• **Data shown**
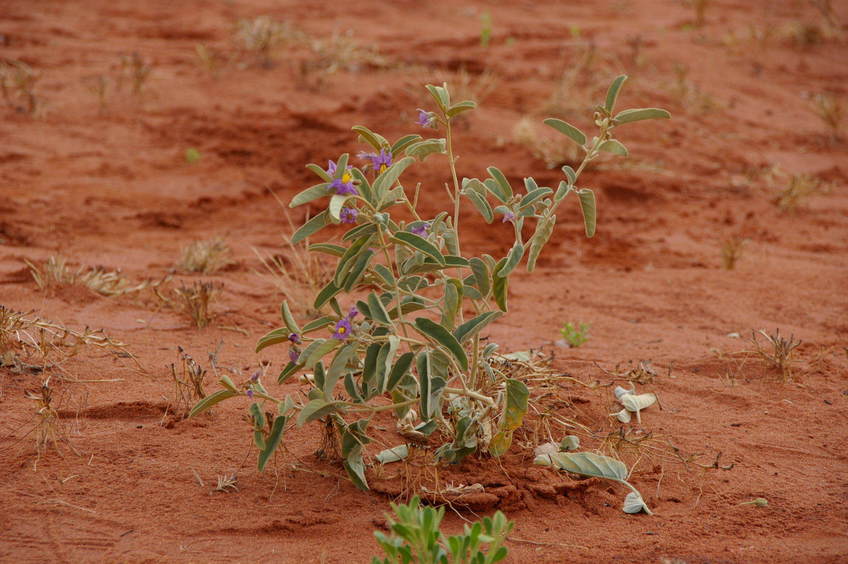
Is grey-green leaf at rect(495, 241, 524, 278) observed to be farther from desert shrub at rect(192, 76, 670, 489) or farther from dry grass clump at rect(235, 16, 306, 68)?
dry grass clump at rect(235, 16, 306, 68)

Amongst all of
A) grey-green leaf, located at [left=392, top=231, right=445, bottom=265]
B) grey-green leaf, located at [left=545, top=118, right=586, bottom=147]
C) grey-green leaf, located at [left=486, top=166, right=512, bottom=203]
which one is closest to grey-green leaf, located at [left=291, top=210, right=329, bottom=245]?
grey-green leaf, located at [left=392, top=231, right=445, bottom=265]

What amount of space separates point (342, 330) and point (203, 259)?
2325 mm

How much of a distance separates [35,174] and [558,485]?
14.0 ft

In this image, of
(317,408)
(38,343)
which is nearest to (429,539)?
(317,408)

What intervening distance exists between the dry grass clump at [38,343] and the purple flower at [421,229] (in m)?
1.29

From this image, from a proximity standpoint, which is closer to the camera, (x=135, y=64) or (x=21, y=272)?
(x=21, y=272)

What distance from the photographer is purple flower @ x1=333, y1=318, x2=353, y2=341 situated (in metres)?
2.08

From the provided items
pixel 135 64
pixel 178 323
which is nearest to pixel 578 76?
pixel 135 64

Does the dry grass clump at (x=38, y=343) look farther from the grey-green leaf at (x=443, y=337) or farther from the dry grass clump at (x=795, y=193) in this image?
the dry grass clump at (x=795, y=193)

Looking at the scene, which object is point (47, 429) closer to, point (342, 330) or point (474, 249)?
point (342, 330)

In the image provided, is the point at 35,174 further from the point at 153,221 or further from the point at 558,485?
the point at 558,485

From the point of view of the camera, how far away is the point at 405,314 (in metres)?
2.37

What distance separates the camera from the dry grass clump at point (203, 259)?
422cm

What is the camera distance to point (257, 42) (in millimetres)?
7258
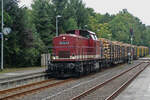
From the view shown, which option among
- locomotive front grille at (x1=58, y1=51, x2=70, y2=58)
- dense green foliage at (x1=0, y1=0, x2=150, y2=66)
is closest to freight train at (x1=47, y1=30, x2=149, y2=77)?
locomotive front grille at (x1=58, y1=51, x2=70, y2=58)

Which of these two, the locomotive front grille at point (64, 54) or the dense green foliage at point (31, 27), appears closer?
the locomotive front grille at point (64, 54)

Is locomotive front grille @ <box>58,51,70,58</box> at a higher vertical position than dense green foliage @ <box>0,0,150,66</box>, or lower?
lower

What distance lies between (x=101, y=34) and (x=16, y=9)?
49.1 meters

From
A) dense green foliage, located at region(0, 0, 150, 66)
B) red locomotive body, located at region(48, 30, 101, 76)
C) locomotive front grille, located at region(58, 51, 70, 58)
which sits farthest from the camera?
dense green foliage, located at region(0, 0, 150, 66)

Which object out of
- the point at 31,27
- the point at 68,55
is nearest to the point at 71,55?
the point at 68,55

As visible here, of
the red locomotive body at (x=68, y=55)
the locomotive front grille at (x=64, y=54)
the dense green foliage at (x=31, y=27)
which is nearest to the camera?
the red locomotive body at (x=68, y=55)

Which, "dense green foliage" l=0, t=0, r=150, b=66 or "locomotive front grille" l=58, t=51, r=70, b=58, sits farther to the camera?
"dense green foliage" l=0, t=0, r=150, b=66

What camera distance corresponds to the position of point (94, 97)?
1223 cm

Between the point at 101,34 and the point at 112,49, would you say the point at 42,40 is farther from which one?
the point at 101,34

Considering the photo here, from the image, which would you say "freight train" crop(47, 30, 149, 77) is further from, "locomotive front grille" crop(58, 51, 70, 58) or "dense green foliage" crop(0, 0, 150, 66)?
"dense green foliage" crop(0, 0, 150, 66)

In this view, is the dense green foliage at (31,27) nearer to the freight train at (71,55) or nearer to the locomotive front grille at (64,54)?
the freight train at (71,55)

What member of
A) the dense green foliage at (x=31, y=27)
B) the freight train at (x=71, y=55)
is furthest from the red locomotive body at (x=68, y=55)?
the dense green foliage at (x=31, y=27)

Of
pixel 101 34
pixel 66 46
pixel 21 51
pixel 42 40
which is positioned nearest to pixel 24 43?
pixel 21 51

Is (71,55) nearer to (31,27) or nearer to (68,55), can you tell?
(68,55)
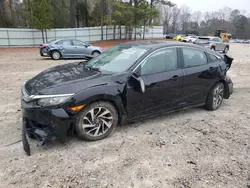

• **Stated problem**
Convert the lines above, from the line containing "Between the point" through the end of the listing, into a JSON list of strings with one string per line, skipping blank lines and leaving out the pictures.

• **Finished task**
[
  "Between the point at 101,34 and the point at 112,49, would you say the point at 42,40 is farther from which one?",
  "the point at 101,34",
  "Considering the photo here, from the image, which would you say \"freight train\" crop(47, 30, 149, 77) is further from, \"locomotive front grille\" crop(58, 51, 70, 58) or \"dense green foliage\" crop(0, 0, 150, 66)?",
  "\"dense green foliage\" crop(0, 0, 150, 66)",
  "In this view, is the dense green foliage at (31,27) nearer to the freight train at (71,55) or nearer to the locomotive front grille at (64,54)?",
  "the freight train at (71,55)",
  "What member of",
  "A) the dense green foliage at (x=31, y=27)",
  "B) the freight train at (x=71, y=55)",
  "is furthest from the red locomotive body at (x=68, y=55)?",
  "the dense green foliage at (x=31, y=27)",
  "Of",
  "pixel 101 34",
  "pixel 66 46",
  "pixel 21 51",
  "pixel 42 40",
  "which is positioned nearest to pixel 24 43?",
  "pixel 21 51",
  "Is (71,55) nearer to (31,27) or nearer to (68,55), can you tell?",
  "(68,55)"
]